- _Task_
Please extend the discussion below about jQuery and changes to its public API, starting right after its final sentence.

- _Selected text_
'''

It's easy enough to use to START a discussion. And I could probably
live without threading if the view was entirely flat. But instead
they offer a 2-ply system: you can add a message to the main thread,
or you can offer a comment on a top-level message. But that's it.
You can't reply to the comments. It really is the worst of both the
flat and the threaded models!
But it's so pretty!
Although I agree, and that's what I meant by saying that the response
is a little short-sighted, I do understand the reluctance to introduce
a change that might somewhere, somehow break code that's taking
advantage of the current behavior -- especially when there have been
no reports of the current implementation having issues. But blind
insistence on backward-compatibility is also what leads to Microsoft-
style bloat. jQuery could use a huge refactoring. But I can't see
them being willing, now that it's so popular, to take the risk. The
last time I remember a large breaking change to their public API was
when they dropped XPath support in their selectors. That was hard
enough, and they were not nearly so popular then.
Clearly you know very little about the history of this most dubious
script. JFTR, they change their public API all the time. Most
recently, they have announced they are going to replace the long-
broken "attr" method with something that works entirely differently.

'''

- _Record set_
'''

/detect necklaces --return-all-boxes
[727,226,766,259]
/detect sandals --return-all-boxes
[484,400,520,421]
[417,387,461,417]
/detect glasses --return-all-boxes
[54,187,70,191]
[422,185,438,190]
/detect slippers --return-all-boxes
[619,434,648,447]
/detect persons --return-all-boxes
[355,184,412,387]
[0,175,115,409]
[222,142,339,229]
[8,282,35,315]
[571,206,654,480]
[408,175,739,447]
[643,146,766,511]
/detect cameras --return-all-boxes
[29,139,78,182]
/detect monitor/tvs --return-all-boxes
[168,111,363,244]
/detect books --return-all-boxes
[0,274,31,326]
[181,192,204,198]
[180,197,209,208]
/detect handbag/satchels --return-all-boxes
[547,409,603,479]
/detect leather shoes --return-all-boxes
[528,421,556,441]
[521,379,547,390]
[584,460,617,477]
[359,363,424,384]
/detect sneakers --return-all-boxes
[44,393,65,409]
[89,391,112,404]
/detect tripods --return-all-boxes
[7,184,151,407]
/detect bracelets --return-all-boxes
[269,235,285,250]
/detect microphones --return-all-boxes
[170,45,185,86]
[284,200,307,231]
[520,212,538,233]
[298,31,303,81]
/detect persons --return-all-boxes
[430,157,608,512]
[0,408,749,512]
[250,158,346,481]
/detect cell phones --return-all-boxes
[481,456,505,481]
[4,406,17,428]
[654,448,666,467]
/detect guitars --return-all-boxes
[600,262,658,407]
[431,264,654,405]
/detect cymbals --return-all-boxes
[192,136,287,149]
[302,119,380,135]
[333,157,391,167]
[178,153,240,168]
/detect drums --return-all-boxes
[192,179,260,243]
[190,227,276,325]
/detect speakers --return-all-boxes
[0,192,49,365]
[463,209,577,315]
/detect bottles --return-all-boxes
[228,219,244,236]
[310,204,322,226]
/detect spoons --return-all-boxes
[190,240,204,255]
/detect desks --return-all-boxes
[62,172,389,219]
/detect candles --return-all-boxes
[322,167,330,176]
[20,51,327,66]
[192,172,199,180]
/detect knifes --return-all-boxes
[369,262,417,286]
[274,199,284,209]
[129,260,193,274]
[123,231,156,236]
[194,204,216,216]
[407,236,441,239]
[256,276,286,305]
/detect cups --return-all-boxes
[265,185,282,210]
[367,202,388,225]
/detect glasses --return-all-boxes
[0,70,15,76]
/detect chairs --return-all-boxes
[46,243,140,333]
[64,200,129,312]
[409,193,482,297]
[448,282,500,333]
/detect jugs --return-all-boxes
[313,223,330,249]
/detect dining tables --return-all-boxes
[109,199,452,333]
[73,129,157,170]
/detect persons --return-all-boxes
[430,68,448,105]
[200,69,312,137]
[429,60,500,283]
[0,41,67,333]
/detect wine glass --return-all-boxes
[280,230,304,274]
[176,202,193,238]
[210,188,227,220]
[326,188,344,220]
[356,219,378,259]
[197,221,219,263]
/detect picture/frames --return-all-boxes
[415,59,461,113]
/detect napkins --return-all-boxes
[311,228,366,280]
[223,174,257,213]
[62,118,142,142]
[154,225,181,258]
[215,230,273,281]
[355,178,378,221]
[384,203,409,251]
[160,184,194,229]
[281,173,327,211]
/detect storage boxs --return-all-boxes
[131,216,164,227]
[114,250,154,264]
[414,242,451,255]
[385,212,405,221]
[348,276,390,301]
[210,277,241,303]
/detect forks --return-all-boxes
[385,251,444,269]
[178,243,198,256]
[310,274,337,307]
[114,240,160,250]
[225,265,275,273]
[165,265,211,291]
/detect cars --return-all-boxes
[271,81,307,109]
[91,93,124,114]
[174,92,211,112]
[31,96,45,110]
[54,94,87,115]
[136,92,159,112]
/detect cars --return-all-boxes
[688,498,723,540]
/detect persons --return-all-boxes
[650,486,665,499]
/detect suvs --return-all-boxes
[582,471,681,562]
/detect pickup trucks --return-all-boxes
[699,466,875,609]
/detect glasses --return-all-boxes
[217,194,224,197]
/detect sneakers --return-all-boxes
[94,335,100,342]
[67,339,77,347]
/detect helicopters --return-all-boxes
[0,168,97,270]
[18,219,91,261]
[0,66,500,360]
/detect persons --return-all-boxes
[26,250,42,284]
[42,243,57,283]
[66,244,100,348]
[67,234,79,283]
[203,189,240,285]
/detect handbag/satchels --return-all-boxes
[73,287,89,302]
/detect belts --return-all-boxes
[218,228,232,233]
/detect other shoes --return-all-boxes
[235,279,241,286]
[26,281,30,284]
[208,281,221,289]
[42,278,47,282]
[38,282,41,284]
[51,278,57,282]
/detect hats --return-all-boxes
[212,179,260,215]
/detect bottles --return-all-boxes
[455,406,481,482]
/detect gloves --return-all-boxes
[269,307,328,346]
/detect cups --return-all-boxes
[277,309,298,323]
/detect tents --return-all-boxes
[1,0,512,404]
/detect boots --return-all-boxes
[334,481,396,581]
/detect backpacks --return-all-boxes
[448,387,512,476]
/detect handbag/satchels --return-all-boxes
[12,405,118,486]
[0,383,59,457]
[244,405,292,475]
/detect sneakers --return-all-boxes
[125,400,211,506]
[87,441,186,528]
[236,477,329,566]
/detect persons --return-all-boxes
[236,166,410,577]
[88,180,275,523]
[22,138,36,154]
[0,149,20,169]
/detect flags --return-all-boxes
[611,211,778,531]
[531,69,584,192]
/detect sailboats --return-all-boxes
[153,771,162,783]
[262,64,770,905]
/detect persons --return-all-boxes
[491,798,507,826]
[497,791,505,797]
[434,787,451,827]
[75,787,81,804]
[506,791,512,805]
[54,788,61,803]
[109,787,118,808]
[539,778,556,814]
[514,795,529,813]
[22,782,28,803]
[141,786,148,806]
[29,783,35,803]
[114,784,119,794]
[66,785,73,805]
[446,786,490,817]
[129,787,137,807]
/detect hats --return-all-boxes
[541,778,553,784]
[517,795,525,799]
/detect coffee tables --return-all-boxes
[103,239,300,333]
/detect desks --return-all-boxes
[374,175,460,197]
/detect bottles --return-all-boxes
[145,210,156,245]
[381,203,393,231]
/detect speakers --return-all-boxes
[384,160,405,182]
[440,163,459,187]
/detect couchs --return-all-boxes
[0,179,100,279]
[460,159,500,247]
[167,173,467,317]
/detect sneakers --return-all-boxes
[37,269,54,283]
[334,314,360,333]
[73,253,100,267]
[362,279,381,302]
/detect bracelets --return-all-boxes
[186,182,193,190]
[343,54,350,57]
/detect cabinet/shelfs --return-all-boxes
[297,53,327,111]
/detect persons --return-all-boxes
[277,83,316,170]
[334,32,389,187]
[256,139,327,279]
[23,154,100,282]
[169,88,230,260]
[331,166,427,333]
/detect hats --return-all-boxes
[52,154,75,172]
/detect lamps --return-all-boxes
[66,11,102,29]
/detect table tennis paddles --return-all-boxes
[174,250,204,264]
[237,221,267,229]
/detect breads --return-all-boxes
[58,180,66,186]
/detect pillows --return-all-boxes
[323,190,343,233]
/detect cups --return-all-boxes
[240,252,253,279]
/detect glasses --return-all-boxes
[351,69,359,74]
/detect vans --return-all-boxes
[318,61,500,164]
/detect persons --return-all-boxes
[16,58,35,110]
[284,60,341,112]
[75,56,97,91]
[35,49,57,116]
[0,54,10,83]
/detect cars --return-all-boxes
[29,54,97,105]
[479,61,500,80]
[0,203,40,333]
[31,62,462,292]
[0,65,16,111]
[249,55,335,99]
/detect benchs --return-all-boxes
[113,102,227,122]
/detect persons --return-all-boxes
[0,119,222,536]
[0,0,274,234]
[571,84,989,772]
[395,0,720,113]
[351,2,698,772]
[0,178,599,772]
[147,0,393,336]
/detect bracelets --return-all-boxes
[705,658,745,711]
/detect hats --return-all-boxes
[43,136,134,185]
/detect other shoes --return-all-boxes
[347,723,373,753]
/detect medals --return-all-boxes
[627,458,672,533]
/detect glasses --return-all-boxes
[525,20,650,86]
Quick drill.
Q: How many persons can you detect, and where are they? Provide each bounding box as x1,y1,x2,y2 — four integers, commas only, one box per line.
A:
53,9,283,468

'''

- _Response box_
Yes, that one. They are replacing it with something very similar to
the "attr" found here:-
http://www.cinsoft.net/attributes.html
Of course, that's the sort of brain-dead move I would expect out of
them (three and a half years later). As I've mentioned a thousand
times, the users of that script don't need an "attr" (jQuery needs it
internally). It's like their own name for it threw them off. They
couldn't change the name, so they changed the function to fit the
name.
As per usual, this is a backwards move. And even more
disturbing, it comes at a time when IE6/7 legacy code is being phased
out of (not into) libraries. Most of the workarounds found on the
above page (and in My Library) are strictly for IE6/7 (and
compatibility mode in later versions, which jQuery has never
"supported" anyway). Same day I announce a new filter for My Library
to optionally pare such code from My Library, jQuery announces they
are finally adding it.
In an HTML DOM (as opposed to XML from an XHR result), which is all
jQuery is capable of dealing with (e.g. no XHTML) and what all of
jQuery's examples use, the much-utilized (and much maligned) "attr"
method retrieves property values by attribute name. Now they are
going to replace that with a function that retrieves attribute values
(which are largely useless and confusing to jQuery users). The "road
map" announcement said something about trying the new "prop" method
(also found on the above page) if the new "attr" method "doesn't
work".
Uhhhhh... This isn't just the stupidest thing they've ever come up
with; it may well be the stupidest idea in history, particularly given
the large and easily confused user base.
And they had almost four years to think about this.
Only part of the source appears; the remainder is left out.